U.S. District Judge Timothy S. Black ruled Sept. 11 that the 19-year-old law was “inherently flawed” because it granted a government agency — the Ohio Elections Commission — the power to determine which political statements in campaign commercials and billboards were false.
“Instead, in a democracy, the voters should decide,” Black wrote in a 25-page opinion. “Lies have no place in the political area. … The problem is that, at times, there is no clear way to determine whether a political statement is a lie or the truth. What is certain, however, is that we do not want the government deciding what is political truth.”
The law barred anyone from knowingly or recklessly distributing false information about a candidate. Black’s ruling comes after the Supreme Court unanimously found in June that two independent Cincinnati organizations, an anti-tax group and an anti-abortion group, could challenge the law’s constitutionality.
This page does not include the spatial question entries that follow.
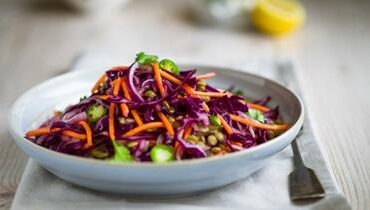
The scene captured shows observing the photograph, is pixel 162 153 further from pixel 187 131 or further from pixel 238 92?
pixel 238 92

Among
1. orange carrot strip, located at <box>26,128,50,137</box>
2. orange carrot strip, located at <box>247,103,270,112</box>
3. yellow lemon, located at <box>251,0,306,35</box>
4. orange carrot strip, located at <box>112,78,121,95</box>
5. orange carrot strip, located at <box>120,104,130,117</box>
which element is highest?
orange carrot strip, located at <box>112,78,121,95</box>

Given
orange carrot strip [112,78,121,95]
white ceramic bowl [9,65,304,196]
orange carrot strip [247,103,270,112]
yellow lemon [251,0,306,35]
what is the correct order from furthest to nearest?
yellow lemon [251,0,306,35]
orange carrot strip [247,103,270,112]
orange carrot strip [112,78,121,95]
white ceramic bowl [9,65,304,196]

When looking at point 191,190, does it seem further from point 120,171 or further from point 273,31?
point 273,31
Susan B. Anthony List and the Coalition Opposed to Additional Spending and Taxes both sued Ohio over the law in 2010, contending that it violated free speech rights.
The case arose after then-U.S. Rep. Steve Driehaus filed a complaint with the Ohio Elections Commission over Susan B. Anthony List’s plans to erect billboards accusing him of supporting taxpayer-funded abortions because he had voted in favor of Obamacare.
Driehaus, a Cincinnati Democrat who was campaigning for another term, said the claims were false, citing a presidential order that prohibits federal abortion funding. The owner of the billboard, fearing legal action, never posted the ad, and Driehaus dropped the suit after he lost re-election to U.S. Rep. Steve Chabot.
But Susan B. Anthony List took the case all the way to the U.S. Supreme Court, along with COAST, which said that it too had wanted to criticize Driehaus but didn’t for fear of violating the law.
Black ruled that “…the answer to false statements in politics is not to force silence, but to encourage truthful speech in response, and to let the voters, not the Government, decide what the political truth is. Ohio’s false-statements laws do not accomplish this, and the court is not empowered to rewrite the statutes; that is the job of the legislature.”
Susan B. Anthony List now plans to criticize Congress members who backed the 2010 healthcare overhaul in the midterm election, particularly Toledo U.S. Rep. Marcy Kaptur, who opposes abortion.
“[Black’s] decision allows us to freely communicate the truth with voters — that elected representatives who voted for the Affordable Care Act voted for taxpayer-funded abortion,” Susan B. Anthony List President Marjorie Dannenfelser said in a statement.
Supporters of the health care law note that federal subsidies cannot cover abortions except in cases of incest, rape or a medical threat to the mother’s life.